[Aufgaben]
A. Stimmen diese Aussagen mit dem Text über Jesus als König von Polen überein? (i) Marcin Majewski arbeitet tagsüber an der päpstlichen Universität. (ii) Die Amtskirche unterstützt die Idee, Jesus zum König von Polen zu erklären. (iii) Rozalia Celakowna war Ärztin. Antworten Sie jeweils mit Ja oder Nein und zitieren Sie die entscheidenden Worte des Textes wörtlich.
B. Würden Sie sämtliche Datensätze Zeile für Zeile unverändert wiedergeben und dabei die Bilder weglassen?

[Vorliegender Text]
Jesus auf Polens Thron

Von Marta Kupiec |
In Polen gibt es eine katholische Bewegung, die sich ein besonderes religiös-politisches Ziel gesetzt hat: Jesus soll offiziell als "König von Polen" anerkannt werden. Die Amtskirche geht auf Distanz zu dieser Idee, die Gläubigen sind in der Sache sehr gespalten.
Marcin Majewski ist ein Krakauer Theologie-Dozent. Tagsüber arbeitet er an der päpstlichen Universität, abends für den Verein "Rose". In den Vereinsräumen fällt der Blick der Besucher sofort auf das Porträt einer Frau, der Namensgeberin. Es ist Rozalia Celakowna - eine polnische Krankenschwester, verstorben vor 68 Jahren, eine Trostspenderin für Menschen am Rande der Gesellschaft. Über ihre Taten gibt es bereits Lieder.

Ende der 1930er-Jahre hatte sie Visionen, in denen es hieß: Polen solle Jesus Christus zum König erklären, als Abbitte für seine Sünden - andernfalls werde es zu einem schrecklichen Krieg kommen. Niemand folgte diesen Visionen damals, heute sei nun eine konkrete Tat notwendig, sagt der Theologe Majewski:

"Unser Verein setzt sich zum Ziel, die Mission von Rozalia Celakowna, also die Inthronisation Christi in Polen zu verbreiten, auch außerhalb des Landes. Rozalia sprach davon, dass Polen als erstes Land diesen Akt vollziehen solle und andere Länder ihm dann folgen sollen. Es geht darum, dass Jesus Christus zum König von Polen ernannt wird, also dass Gottes Recht herrscht, dass die zehn Gebote in einem katholischen Land wie Polen respektiert werden. Jesus verlangte das ganz konkret - dieser Akt soll sowohl von der weltlichen als auch von der kirchlichen Macht vollzogen werden."

[Datensatzauszüge]
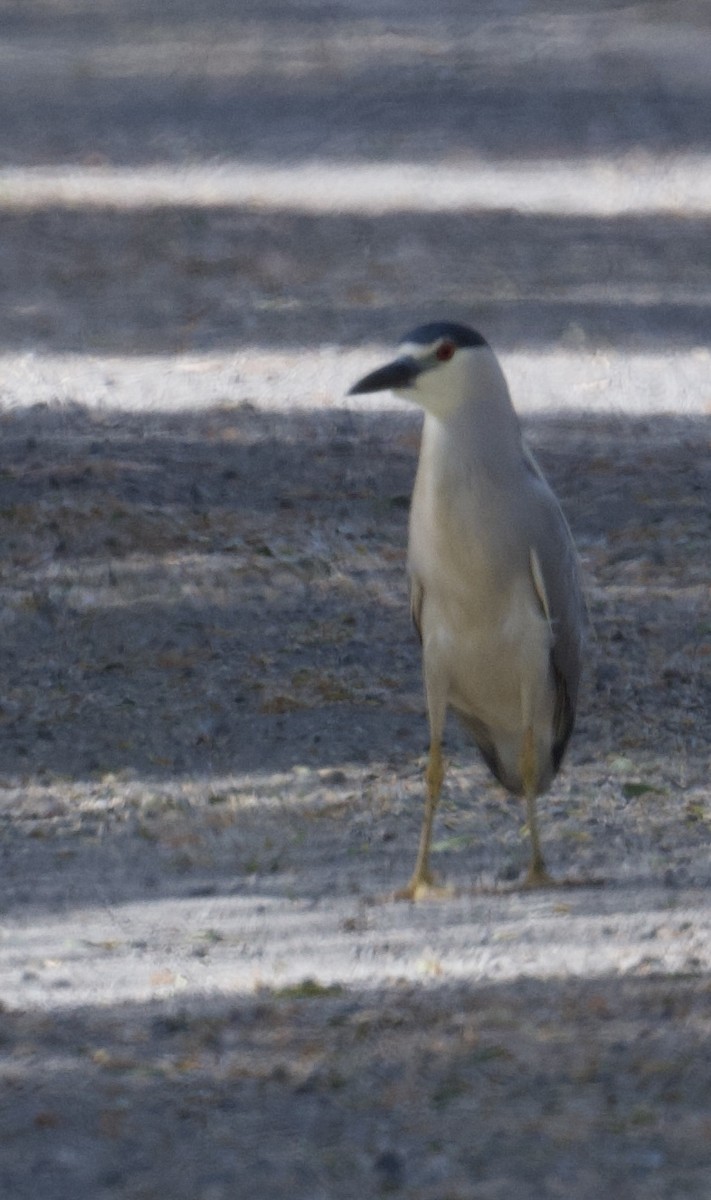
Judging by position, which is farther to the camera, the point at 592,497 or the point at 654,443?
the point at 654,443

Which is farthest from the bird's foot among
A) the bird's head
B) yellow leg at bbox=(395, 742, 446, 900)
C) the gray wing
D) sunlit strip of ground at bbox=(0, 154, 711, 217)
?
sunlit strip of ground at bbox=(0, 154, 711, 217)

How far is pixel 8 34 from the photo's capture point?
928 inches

[Lösungen unten]
A.
(i) Ja: „Tagsüber arbeitet er an der päpstlichen Universität“
(ii) Nein: „Die Amtskirche geht auf Distanz zu dieser Idee“
(iii) Nein: „eine polnische Krankenschwester“

B.
Judging by position, which is farther to the camera, the point at 592,497 or the point at 654,443?
the point at 654,443

Which is farthest from the bird's foot among
A) the bird's head
B) yellow leg at bbox=(395, 742, 446, 900)
C) the gray wing
D) sunlit strip of ground at bbox=(0, 154, 711, 217)
?
sunlit strip of ground at bbox=(0, 154, 711, 217)

How far is pixel 8 34 from the photo's capture point?
928 inches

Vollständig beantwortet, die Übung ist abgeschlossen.